Der Grundsatz der Subsidiarität ist in Artikel 5 des Vertrags über die Europäische Union definiert. Er besagt, dass Entscheidungen auf einer möglichst bürgernahen Ebene zu treffen sind, wobei zu prüfen ist, ob ein Vorgehen der EU angesichts der nationalen, regionalen oder lokalen Handlungsmöglichkeiten wirklich gerechtfertigt ist. In den Bereichen, die nicht in ihre ausschließliche Zuständigkeit fallen, handelt die Union also nur dann, wenn ihre Maßnahmen wirksamer sind als nationale, regionale oder lokale Maßnahmen. Mit der Subsidiarität gekoppelt ist der Grundsatz der Verhältnismäßigkeit, d. h., die Maßnahmen der Union dürfen nicht über das zur Verwirklichung der Ziele der Verträge notwendige Maß hinausgehen.

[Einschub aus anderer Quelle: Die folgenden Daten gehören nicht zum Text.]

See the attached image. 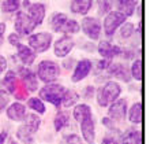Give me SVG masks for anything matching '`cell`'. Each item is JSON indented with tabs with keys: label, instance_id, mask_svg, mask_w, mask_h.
Returning a JSON list of instances; mask_svg holds the SVG:
<instances>
[{
	"label": "cell",
	"instance_id": "45",
	"mask_svg": "<svg viewBox=\"0 0 150 144\" xmlns=\"http://www.w3.org/2000/svg\"><path fill=\"white\" fill-rule=\"evenodd\" d=\"M8 144H16V143H15V141H14V140H11V141H10V143H8Z\"/></svg>",
	"mask_w": 150,
	"mask_h": 144
},
{
	"label": "cell",
	"instance_id": "9",
	"mask_svg": "<svg viewBox=\"0 0 150 144\" xmlns=\"http://www.w3.org/2000/svg\"><path fill=\"white\" fill-rule=\"evenodd\" d=\"M127 114V102L124 99H117L111 103V107L108 110V115L112 121H122L126 118Z\"/></svg>",
	"mask_w": 150,
	"mask_h": 144
},
{
	"label": "cell",
	"instance_id": "35",
	"mask_svg": "<svg viewBox=\"0 0 150 144\" xmlns=\"http://www.w3.org/2000/svg\"><path fill=\"white\" fill-rule=\"evenodd\" d=\"M111 7H112V0H98V12L101 15L109 12Z\"/></svg>",
	"mask_w": 150,
	"mask_h": 144
},
{
	"label": "cell",
	"instance_id": "17",
	"mask_svg": "<svg viewBox=\"0 0 150 144\" xmlns=\"http://www.w3.org/2000/svg\"><path fill=\"white\" fill-rule=\"evenodd\" d=\"M16 49H18V56H19L21 62L26 66H30V64L34 62L36 59V52L33 51L30 47H26L25 44H18L16 45Z\"/></svg>",
	"mask_w": 150,
	"mask_h": 144
},
{
	"label": "cell",
	"instance_id": "39",
	"mask_svg": "<svg viewBox=\"0 0 150 144\" xmlns=\"http://www.w3.org/2000/svg\"><path fill=\"white\" fill-rule=\"evenodd\" d=\"M6 69H7V60L4 59V56L0 55V76L4 73Z\"/></svg>",
	"mask_w": 150,
	"mask_h": 144
},
{
	"label": "cell",
	"instance_id": "44",
	"mask_svg": "<svg viewBox=\"0 0 150 144\" xmlns=\"http://www.w3.org/2000/svg\"><path fill=\"white\" fill-rule=\"evenodd\" d=\"M23 6H25V7H29V6H30V1H29V0H25V1H23Z\"/></svg>",
	"mask_w": 150,
	"mask_h": 144
},
{
	"label": "cell",
	"instance_id": "32",
	"mask_svg": "<svg viewBox=\"0 0 150 144\" xmlns=\"http://www.w3.org/2000/svg\"><path fill=\"white\" fill-rule=\"evenodd\" d=\"M4 12H14L19 8V0H4L1 4Z\"/></svg>",
	"mask_w": 150,
	"mask_h": 144
},
{
	"label": "cell",
	"instance_id": "14",
	"mask_svg": "<svg viewBox=\"0 0 150 144\" xmlns=\"http://www.w3.org/2000/svg\"><path fill=\"white\" fill-rule=\"evenodd\" d=\"M19 74H21L22 81H23L25 87H26L29 91H32V92L37 91V88H38V80H37L36 74H34L32 70H29V69H26V67H21Z\"/></svg>",
	"mask_w": 150,
	"mask_h": 144
},
{
	"label": "cell",
	"instance_id": "2",
	"mask_svg": "<svg viewBox=\"0 0 150 144\" xmlns=\"http://www.w3.org/2000/svg\"><path fill=\"white\" fill-rule=\"evenodd\" d=\"M38 78L47 84H51L55 80H57L60 76V67L59 64L53 60H42L40 62L38 69H37Z\"/></svg>",
	"mask_w": 150,
	"mask_h": 144
},
{
	"label": "cell",
	"instance_id": "22",
	"mask_svg": "<svg viewBox=\"0 0 150 144\" xmlns=\"http://www.w3.org/2000/svg\"><path fill=\"white\" fill-rule=\"evenodd\" d=\"M70 122V112L68 111H59L55 117V121H53V125H55V130L56 132H60L63 128H66Z\"/></svg>",
	"mask_w": 150,
	"mask_h": 144
},
{
	"label": "cell",
	"instance_id": "20",
	"mask_svg": "<svg viewBox=\"0 0 150 144\" xmlns=\"http://www.w3.org/2000/svg\"><path fill=\"white\" fill-rule=\"evenodd\" d=\"M119 12H122L124 16H131L137 7V0H120L116 3Z\"/></svg>",
	"mask_w": 150,
	"mask_h": 144
},
{
	"label": "cell",
	"instance_id": "23",
	"mask_svg": "<svg viewBox=\"0 0 150 144\" xmlns=\"http://www.w3.org/2000/svg\"><path fill=\"white\" fill-rule=\"evenodd\" d=\"M123 143L124 144H142V135L139 130L128 129L123 135Z\"/></svg>",
	"mask_w": 150,
	"mask_h": 144
},
{
	"label": "cell",
	"instance_id": "41",
	"mask_svg": "<svg viewBox=\"0 0 150 144\" xmlns=\"http://www.w3.org/2000/svg\"><path fill=\"white\" fill-rule=\"evenodd\" d=\"M101 144H119V143H117L116 140H115L113 137L107 136V137H105V139L103 140V143H101Z\"/></svg>",
	"mask_w": 150,
	"mask_h": 144
},
{
	"label": "cell",
	"instance_id": "34",
	"mask_svg": "<svg viewBox=\"0 0 150 144\" xmlns=\"http://www.w3.org/2000/svg\"><path fill=\"white\" fill-rule=\"evenodd\" d=\"M60 144H82V140H81V137L78 135H67V136H64L60 141Z\"/></svg>",
	"mask_w": 150,
	"mask_h": 144
},
{
	"label": "cell",
	"instance_id": "29",
	"mask_svg": "<svg viewBox=\"0 0 150 144\" xmlns=\"http://www.w3.org/2000/svg\"><path fill=\"white\" fill-rule=\"evenodd\" d=\"M68 19V16L66 14H62V12H56L53 14L51 18V28L55 30V32H59L60 28L64 25V22Z\"/></svg>",
	"mask_w": 150,
	"mask_h": 144
},
{
	"label": "cell",
	"instance_id": "26",
	"mask_svg": "<svg viewBox=\"0 0 150 144\" xmlns=\"http://www.w3.org/2000/svg\"><path fill=\"white\" fill-rule=\"evenodd\" d=\"M23 121H25V125H26L33 133H36L40 129L41 120H40V117H37V114H26Z\"/></svg>",
	"mask_w": 150,
	"mask_h": 144
},
{
	"label": "cell",
	"instance_id": "27",
	"mask_svg": "<svg viewBox=\"0 0 150 144\" xmlns=\"http://www.w3.org/2000/svg\"><path fill=\"white\" fill-rule=\"evenodd\" d=\"M91 115V108L87 104H78L74 108V118L78 122H81L82 120H85L86 117Z\"/></svg>",
	"mask_w": 150,
	"mask_h": 144
},
{
	"label": "cell",
	"instance_id": "10",
	"mask_svg": "<svg viewBox=\"0 0 150 144\" xmlns=\"http://www.w3.org/2000/svg\"><path fill=\"white\" fill-rule=\"evenodd\" d=\"M72 48H74V40H72L70 36H63L55 43L53 51H55L56 56H59V58H66V56L71 52Z\"/></svg>",
	"mask_w": 150,
	"mask_h": 144
},
{
	"label": "cell",
	"instance_id": "16",
	"mask_svg": "<svg viewBox=\"0 0 150 144\" xmlns=\"http://www.w3.org/2000/svg\"><path fill=\"white\" fill-rule=\"evenodd\" d=\"M7 117L11 121H21L25 120L26 117V107L22 103H12L10 107L7 108Z\"/></svg>",
	"mask_w": 150,
	"mask_h": 144
},
{
	"label": "cell",
	"instance_id": "25",
	"mask_svg": "<svg viewBox=\"0 0 150 144\" xmlns=\"http://www.w3.org/2000/svg\"><path fill=\"white\" fill-rule=\"evenodd\" d=\"M78 99H79V96L74 89H67V91H64V93H63L62 104H63L64 107H72V106L78 102Z\"/></svg>",
	"mask_w": 150,
	"mask_h": 144
},
{
	"label": "cell",
	"instance_id": "33",
	"mask_svg": "<svg viewBox=\"0 0 150 144\" xmlns=\"http://www.w3.org/2000/svg\"><path fill=\"white\" fill-rule=\"evenodd\" d=\"M134 24H131V22H124L122 25V29H120V34H122L123 39H128L131 37V34L134 33Z\"/></svg>",
	"mask_w": 150,
	"mask_h": 144
},
{
	"label": "cell",
	"instance_id": "18",
	"mask_svg": "<svg viewBox=\"0 0 150 144\" xmlns=\"http://www.w3.org/2000/svg\"><path fill=\"white\" fill-rule=\"evenodd\" d=\"M108 70H109V74L113 77H116V78H120V80L126 81V82H128L130 81V70L124 66V64L122 63H113V64H109V67H108Z\"/></svg>",
	"mask_w": 150,
	"mask_h": 144
},
{
	"label": "cell",
	"instance_id": "30",
	"mask_svg": "<svg viewBox=\"0 0 150 144\" xmlns=\"http://www.w3.org/2000/svg\"><path fill=\"white\" fill-rule=\"evenodd\" d=\"M130 74L134 77L137 81L142 80V59H141V58H138V59H135L134 62H132Z\"/></svg>",
	"mask_w": 150,
	"mask_h": 144
},
{
	"label": "cell",
	"instance_id": "24",
	"mask_svg": "<svg viewBox=\"0 0 150 144\" xmlns=\"http://www.w3.org/2000/svg\"><path fill=\"white\" fill-rule=\"evenodd\" d=\"M33 136H34V133H33L26 125L19 126L18 130H16V137L25 144H32L33 143Z\"/></svg>",
	"mask_w": 150,
	"mask_h": 144
},
{
	"label": "cell",
	"instance_id": "42",
	"mask_svg": "<svg viewBox=\"0 0 150 144\" xmlns=\"http://www.w3.org/2000/svg\"><path fill=\"white\" fill-rule=\"evenodd\" d=\"M6 139H7V135L6 133H0V144H4Z\"/></svg>",
	"mask_w": 150,
	"mask_h": 144
},
{
	"label": "cell",
	"instance_id": "3",
	"mask_svg": "<svg viewBox=\"0 0 150 144\" xmlns=\"http://www.w3.org/2000/svg\"><path fill=\"white\" fill-rule=\"evenodd\" d=\"M64 87L59 84H48L42 89H40V97L42 100H47L48 103L59 107L62 104V97L64 93Z\"/></svg>",
	"mask_w": 150,
	"mask_h": 144
},
{
	"label": "cell",
	"instance_id": "37",
	"mask_svg": "<svg viewBox=\"0 0 150 144\" xmlns=\"http://www.w3.org/2000/svg\"><path fill=\"white\" fill-rule=\"evenodd\" d=\"M19 37L21 36H18L16 33H11V34L8 36V43L11 45H18L19 44Z\"/></svg>",
	"mask_w": 150,
	"mask_h": 144
},
{
	"label": "cell",
	"instance_id": "7",
	"mask_svg": "<svg viewBox=\"0 0 150 144\" xmlns=\"http://www.w3.org/2000/svg\"><path fill=\"white\" fill-rule=\"evenodd\" d=\"M81 28L89 39H91V40H98L100 39L101 24H100V21L97 18H93V16L83 18V21L81 22Z\"/></svg>",
	"mask_w": 150,
	"mask_h": 144
},
{
	"label": "cell",
	"instance_id": "6",
	"mask_svg": "<svg viewBox=\"0 0 150 144\" xmlns=\"http://www.w3.org/2000/svg\"><path fill=\"white\" fill-rule=\"evenodd\" d=\"M15 32L18 36H26V34H30V33L34 30L36 25L30 19V16L23 11L16 12V18H15Z\"/></svg>",
	"mask_w": 150,
	"mask_h": 144
},
{
	"label": "cell",
	"instance_id": "43",
	"mask_svg": "<svg viewBox=\"0 0 150 144\" xmlns=\"http://www.w3.org/2000/svg\"><path fill=\"white\" fill-rule=\"evenodd\" d=\"M4 30H6V25L0 24V36H1V34H4Z\"/></svg>",
	"mask_w": 150,
	"mask_h": 144
},
{
	"label": "cell",
	"instance_id": "15",
	"mask_svg": "<svg viewBox=\"0 0 150 144\" xmlns=\"http://www.w3.org/2000/svg\"><path fill=\"white\" fill-rule=\"evenodd\" d=\"M0 91L7 95L15 93L16 91V77L14 72H7V74L4 76V78L0 81Z\"/></svg>",
	"mask_w": 150,
	"mask_h": 144
},
{
	"label": "cell",
	"instance_id": "8",
	"mask_svg": "<svg viewBox=\"0 0 150 144\" xmlns=\"http://www.w3.org/2000/svg\"><path fill=\"white\" fill-rule=\"evenodd\" d=\"M81 126V133H82L83 140L87 144H94L96 141V124L93 120V115L86 117L85 120L79 122Z\"/></svg>",
	"mask_w": 150,
	"mask_h": 144
},
{
	"label": "cell",
	"instance_id": "19",
	"mask_svg": "<svg viewBox=\"0 0 150 144\" xmlns=\"http://www.w3.org/2000/svg\"><path fill=\"white\" fill-rule=\"evenodd\" d=\"M93 6V0H72L70 4V10L74 14L86 15Z\"/></svg>",
	"mask_w": 150,
	"mask_h": 144
},
{
	"label": "cell",
	"instance_id": "40",
	"mask_svg": "<svg viewBox=\"0 0 150 144\" xmlns=\"http://www.w3.org/2000/svg\"><path fill=\"white\" fill-rule=\"evenodd\" d=\"M103 124L105 125V126H108L109 129H113V128H115L113 121H112L111 118H103Z\"/></svg>",
	"mask_w": 150,
	"mask_h": 144
},
{
	"label": "cell",
	"instance_id": "38",
	"mask_svg": "<svg viewBox=\"0 0 150 144\" xmlns=\"http://www.w3.org/2000/svg\"><path fill=\"white\" fill-rule=\"evenodd\" d=\"M93 95H94V87H91V85L86 87V88H85V92H83V96H85L86 99H91Z\"/></svg>",
	"mask_w": 150,
	"mask_h": 144
},
{
	"label": "cell",
	"instance_id": "12",
	"mask_svg": "<svg viewBox=\"0 0 150 144\" xmlns=\"http://www.w3.org/2000/svg\"><path fill=\"white\" fill-rule=\"evenodd\" d=\"M98 52L104 59L111 60L112 58H115V56H117L122 54L123 48H120L119 45L111 44V43H108V41H101L98 44Z\"/></svg>",
	"mask_w": 150,
	"mask_h": 144
},
{
	"label": "cell",
	"instance_id": "4",
	"mask_svg": "<svg viewBox=\"0 0 150 144\" xmlns=\"http://www.w3.org/2000/svg\"><path fill=\"white\" fill-rule=\"evenodd\" d=\"M52 43V34L47 32L36 33L29 36V45L34 52H45L51 47Z\"/></svg>",
	"mask_w": 150,
	"mask_h": 144
},
{
	"label": "cell",
	"instance_id": "13",
	"mask_svg": "<svg viewBox=\"0 0 150 144\" xmlns=\"http://www.w3.org/2000/svg\"><path fill=\"white\" fill-rule=\"evenodd\" d=\"M28 8H29L28 15L34 22V25L38 26V25L42 24L44 18H45V6L42 3H33Z\"/></svg>",
	"mask_w": 150,
	"mask_h": 144
},
{
	"label": "cell",
	"instance_id": "36",
	"mask_svg": "<svg viewBox=\"0 0 150 144\" xmlns=\"http://www.w3.org/2000/svg\"><path fill=\"white\" fill-rule=\"evenodd\" d=\"M8 102H10V99H8V95L0 91V111H3L4 108L7 107Z\"/></svg>",
	"mask_w": 150,
	"mask_h": 144
},
{
	"label": "cell",
	"instance_id": "11",
	"mask_svg": "<svg viewBox=\"0 0 150 144\" xmlns=\"http://www.w3.org/2000/svg\"><path fill=\"white\" fill-rule=\"evenodd\" d=\"M91 67H93V64L89 59H82L79 60L76 66H75V70L72 73V77H71V81L72 82H79V81H82L83 78H86L87 74L90 73Z\"/></svg>",
	"mask_w": 150,
	"mask_h": 144
},
{
	"label": "cell",
	"instance_id": "21",
	"mask_svg": "<svg viewBox=\"0 0 150 144\" xmlns=\"http://www.w3.org/2000/svg\"><path fill=\"white\" fill-rule=\"evenodd\" d=\"M128 118L135 125H139L142 122V103L141 102H137L135 104H132V107L128 111Z\"/></svg>",
	"mask_w": 150,
	"mask_h": 144
},
{
	"label": "cell",
	"instance_id": "28",
	"mask_svg": "<svg viewBox=\"0 0 150 144\" xmlns=\"http://www.w3.org/2000/svg\"><path fill=\"white\" fill-rule=\"evenodd\" d=\"M81 30V26L75 19H67L64 22V25L60 28L59 32L64 33V34H74V33H78Z\"/></svg>",
	"mask_w": 150,
	"mask_h": 144
},
{
	"label": "cell",
	"instance_id": "5",
	"mask_svg": "<svg viewBox=\"0 0 150 144\" xmlns=\"http://www.w3.org/2000/svg\"><path fill=\"white\" fill-rule=\"evenodd\" d=\"M127 16H124L122 12L119 11H112L109 12L107 16H105V19H104V32L107 34L108 37H112L116 32V29L119 26H122L124 22H126Z\"/></svg>",
	"mask_w": 150,
	"mask_h": 144
},
{
	"label": "cell",
	"instance_id": "1",
	"mask_svg": "<svg viewBox=\"0 0 150 144\" xmlns=\"http://www.w3.org/2000/svg\"><path fill=\"white\" fill-rule=\"evenodd\" d=\"M122 88L116 81H108L97 91V102L101 107H107L120 96Z\"/></svg>",
	"mask_w": 150,
	"mask_h": 144
},
{
	"label": "cell",
	"instance_id": "31",
	"mask_svg": "<svg viewBox=\"0 0 150 144\" xmlns=\"http://www.w3.org/2000/svg\"><path fill=\"white\" fill-rule=\"evenodd\" d=\"M28 106L32 108V110L37 111L38 114H44V112H45V106H44V103H42V100H41V99L32 97V99H29Z\"/></svg>",
	"mask_w": 150,
	"mask_h": 144
}]
</instances>
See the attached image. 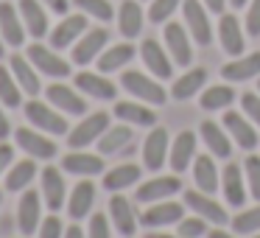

Auf der Tagung in Edinburgh im Dezember 1992 hat der Europäische Rat eine Erklärung über das Subsidiaritätsprinzip angenommen, in der dessen Anwendung geregelt wird. Der Vertrag von Amsterdam hat diesen Ansatz aus der Erklärung in ein Protokoll über die Anwendung der Grundsätze der Subsidiarität und Verhältnismäßigkeit übernommen. Seit Inkrafttreten des Vertrags von Lissabon am 1. Dezember 2009 verlangt das Protokoll, dass der Grundsatz der Subsidiarität in allen Entwürfen von Rechtsakten eingehalten wird. Die nationalen Parlamente können einen Vorschlag ablehnen, wenn er dieses Prinzip verletzt. Daraufhin kann der Vorschlag von der Kommission beibehalten, abgeändert oder zurückgezogen sowie vom Europäischen Parlament oder dem Rat blockiert werden. Sollte der Grundsatz der Subsidiarität verletzt werden, kann der Ausschuss der Regionen den Gerichtshof der Europäischen Union anrufen.